[Document section — start]

# How long to air dry ash?



## bugeater281 (Jun 30, 2019)

So the guy who milled my wood said he air dries ash for less than 6 months and said my 2in thick slabs should be ready in less than that.. And he also build some beautiful furniture and mills a ton of wood. But I’ve always heard a year per inch. I know ash has a lower Mc than most woods. How long would you let it sit?

The tree was actually cut down in September of last year, and sat through winter without the ends being sealed. It was milled in March. Currently our weather has been 90+ degrees and 50+% humidity(Nebraska is super hot).
Curious how long you would let it sit.


----------



## woodtickgreg (Jun 30, 2019)

[Document section — finish]
[Exercise data — start]

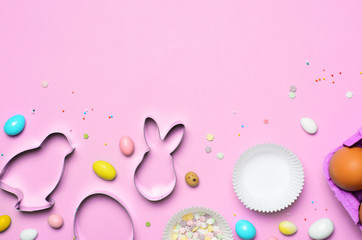 Easter Concept, Cookie Cutters, Eggs, Sugar Sprinkles and Chocolate Eggs on Bright Background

[Exercise data — finish]

Request A: Retype the ash drying thread above from "## bugeater281 (Jun" to "is super hot).".
Request B: In the ash drying thread, in what month was the tree milled?

Your solution A:
## bugeater281 (Jun 30, 2019)

So the guy who milled my wood said he air dries ash for less than 6 months and said my 2in thick slabs should be ready in less than that.. And he also build some beautiful furniture and mills a ton of wood. But I’ve always heard a year per inch. I know ash has a lower Mc than most woods. How long would you let it sit?

The tree was actually cut down in September of last year, and sat through winter without the ends being sealed. It was milled in March. Currently our weather has been 90+ degrees and 50+% humidity(Nebraska is super hot).

Your solution B: March